Yup, it’s negative karma all round, today. I promise my next post will be a glowingly positive comment about something.

An article in the Times explains how a government-commissioned report on CBBC (the BBC’s children’s TV channel), as well as criticising the “crass” presentation, “tastelessness and cruelty” of some programmes also criticised the frequent use of bad grammar, citing “ain’t” and “you was” as examples. OK, fair enough, let’s leave aside the question of whether the BBC should allow children’s presenters to use colloquial English, and move on to the rest of the Times article.

Joyce Watts, a retired teacher, complained of “fast, loud speech” where “all the words run into one and cannot be understood”. Ms Watts said interviewers would ask guests, “What d’ya like best” and, “What’s ya faverit number?” Children’s written work suffered as they began to spell words as they believed they should be pronounced.

Ms Watts may not be able to understand English spoken quickly, but it’s something the kids are going to have to get used to if they’re going to be functioning members of society. It is of course the norm for ‘all the words to run into one’ as anyone who’s ever heard a foreign language spoken will know. But more to the point, ‘what d’ya like best?’ and ‘what’s ya faverit number’? strike me as pretty good attempts at writing how those sentences would be pronounced in perfectly normal spoken English. She seems to be bothered by the fact that unstressed vowels are not given their full value – but that’s normal. Perhaps she should record herself speaking to find out.
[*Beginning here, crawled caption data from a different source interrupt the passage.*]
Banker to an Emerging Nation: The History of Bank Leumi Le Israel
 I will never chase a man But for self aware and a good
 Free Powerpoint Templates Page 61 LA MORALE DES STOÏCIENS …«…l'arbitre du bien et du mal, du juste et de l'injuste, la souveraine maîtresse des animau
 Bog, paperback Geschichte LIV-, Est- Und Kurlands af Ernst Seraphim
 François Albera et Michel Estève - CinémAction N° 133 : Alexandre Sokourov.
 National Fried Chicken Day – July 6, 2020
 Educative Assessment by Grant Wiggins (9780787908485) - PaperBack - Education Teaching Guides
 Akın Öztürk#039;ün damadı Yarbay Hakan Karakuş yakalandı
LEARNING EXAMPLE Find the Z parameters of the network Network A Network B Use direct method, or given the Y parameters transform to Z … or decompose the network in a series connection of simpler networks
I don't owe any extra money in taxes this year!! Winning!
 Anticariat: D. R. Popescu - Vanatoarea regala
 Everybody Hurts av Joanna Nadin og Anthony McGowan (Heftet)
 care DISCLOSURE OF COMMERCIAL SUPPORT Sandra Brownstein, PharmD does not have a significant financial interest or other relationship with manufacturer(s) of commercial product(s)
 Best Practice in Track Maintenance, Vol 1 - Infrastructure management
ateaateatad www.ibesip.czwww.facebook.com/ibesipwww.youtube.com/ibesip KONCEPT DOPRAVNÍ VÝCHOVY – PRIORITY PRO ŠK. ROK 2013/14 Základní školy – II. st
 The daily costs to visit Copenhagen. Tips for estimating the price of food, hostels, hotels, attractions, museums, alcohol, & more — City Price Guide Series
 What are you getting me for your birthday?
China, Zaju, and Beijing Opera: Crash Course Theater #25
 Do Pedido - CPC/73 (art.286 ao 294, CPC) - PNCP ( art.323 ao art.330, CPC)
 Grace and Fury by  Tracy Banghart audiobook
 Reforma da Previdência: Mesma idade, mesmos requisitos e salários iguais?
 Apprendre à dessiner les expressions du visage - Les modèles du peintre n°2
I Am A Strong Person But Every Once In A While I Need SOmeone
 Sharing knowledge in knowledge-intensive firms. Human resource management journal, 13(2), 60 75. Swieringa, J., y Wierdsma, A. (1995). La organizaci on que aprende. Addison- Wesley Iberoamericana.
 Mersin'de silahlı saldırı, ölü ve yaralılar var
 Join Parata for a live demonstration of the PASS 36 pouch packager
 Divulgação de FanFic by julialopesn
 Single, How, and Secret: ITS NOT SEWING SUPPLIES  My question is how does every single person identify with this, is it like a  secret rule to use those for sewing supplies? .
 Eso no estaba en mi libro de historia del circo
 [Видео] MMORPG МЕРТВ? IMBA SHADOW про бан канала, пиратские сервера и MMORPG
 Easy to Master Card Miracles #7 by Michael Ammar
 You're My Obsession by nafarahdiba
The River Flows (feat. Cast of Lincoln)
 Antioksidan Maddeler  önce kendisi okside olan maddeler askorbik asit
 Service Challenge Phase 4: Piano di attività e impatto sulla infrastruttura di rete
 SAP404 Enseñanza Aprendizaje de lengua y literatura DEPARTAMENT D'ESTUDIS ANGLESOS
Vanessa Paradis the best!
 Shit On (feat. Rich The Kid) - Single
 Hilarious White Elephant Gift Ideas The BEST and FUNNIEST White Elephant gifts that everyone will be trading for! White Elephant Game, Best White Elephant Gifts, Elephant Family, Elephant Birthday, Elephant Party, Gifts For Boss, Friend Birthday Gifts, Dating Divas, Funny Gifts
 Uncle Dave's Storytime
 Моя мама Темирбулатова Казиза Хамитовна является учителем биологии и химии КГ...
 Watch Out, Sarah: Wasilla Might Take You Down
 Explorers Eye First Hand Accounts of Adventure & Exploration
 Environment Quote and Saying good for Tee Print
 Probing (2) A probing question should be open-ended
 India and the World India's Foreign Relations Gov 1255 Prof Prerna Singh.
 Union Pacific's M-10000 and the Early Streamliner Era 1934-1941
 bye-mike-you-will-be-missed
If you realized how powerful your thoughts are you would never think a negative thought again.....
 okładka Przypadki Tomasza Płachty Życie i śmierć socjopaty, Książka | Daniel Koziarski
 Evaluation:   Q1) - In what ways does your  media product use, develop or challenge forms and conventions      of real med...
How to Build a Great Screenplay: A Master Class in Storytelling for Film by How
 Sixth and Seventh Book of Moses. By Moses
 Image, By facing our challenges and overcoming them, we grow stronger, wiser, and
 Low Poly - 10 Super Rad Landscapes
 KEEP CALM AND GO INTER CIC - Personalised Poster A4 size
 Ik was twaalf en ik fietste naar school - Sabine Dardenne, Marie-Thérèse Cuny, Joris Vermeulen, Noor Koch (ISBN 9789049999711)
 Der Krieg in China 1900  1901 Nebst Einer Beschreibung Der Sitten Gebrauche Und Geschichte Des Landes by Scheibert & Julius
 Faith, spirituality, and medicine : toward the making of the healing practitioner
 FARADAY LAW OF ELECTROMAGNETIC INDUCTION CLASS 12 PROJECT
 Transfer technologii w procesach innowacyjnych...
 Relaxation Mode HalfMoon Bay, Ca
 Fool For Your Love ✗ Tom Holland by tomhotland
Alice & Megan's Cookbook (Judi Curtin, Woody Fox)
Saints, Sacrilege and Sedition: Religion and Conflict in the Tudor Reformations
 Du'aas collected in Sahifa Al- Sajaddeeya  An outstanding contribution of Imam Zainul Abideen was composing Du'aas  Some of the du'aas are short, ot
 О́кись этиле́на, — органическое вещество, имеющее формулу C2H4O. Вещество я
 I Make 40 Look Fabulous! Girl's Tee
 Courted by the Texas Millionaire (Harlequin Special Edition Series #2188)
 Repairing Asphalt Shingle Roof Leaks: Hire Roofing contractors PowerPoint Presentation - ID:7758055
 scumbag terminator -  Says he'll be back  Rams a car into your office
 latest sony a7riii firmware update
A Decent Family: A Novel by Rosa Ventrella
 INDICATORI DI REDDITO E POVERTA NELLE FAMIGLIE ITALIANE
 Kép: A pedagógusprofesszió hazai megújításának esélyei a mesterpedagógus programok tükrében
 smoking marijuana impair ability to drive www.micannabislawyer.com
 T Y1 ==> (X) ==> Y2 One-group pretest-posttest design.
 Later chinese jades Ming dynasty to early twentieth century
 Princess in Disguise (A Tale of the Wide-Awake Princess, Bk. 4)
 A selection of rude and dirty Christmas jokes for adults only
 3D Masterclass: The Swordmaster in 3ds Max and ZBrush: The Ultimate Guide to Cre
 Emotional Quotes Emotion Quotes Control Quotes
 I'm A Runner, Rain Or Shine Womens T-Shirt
To be fair, the way those sentences are written may be down to the journalist who spoke to her. Perhaps if one heard the recording it would be more obvious what her gripe is – though I suspect it’s simply that she objects to accents that sound a bit too working class.

As for the statement “children’s written work suffered as they began to spell words as they believed they should be pronounced” – well, the mind boggles. I hardly know how to put this, it seems like such a truism – English spelling is not reliably phonetic. However ‘correct’ your spoken English is, if you try to write things down the way they sound, you’ll often get it wrong. That’s just a difficulty with learning to write. If students believe that words should be spelt as they are pronounced, someone isn’t teaching them properly, because it isn’t true. You don’t learn to spell by learning to speak properly – you earn to spell by learning spellings and, above all, by reading. I suppose it’s too much to hope that Ms Watts taught some other subject than English.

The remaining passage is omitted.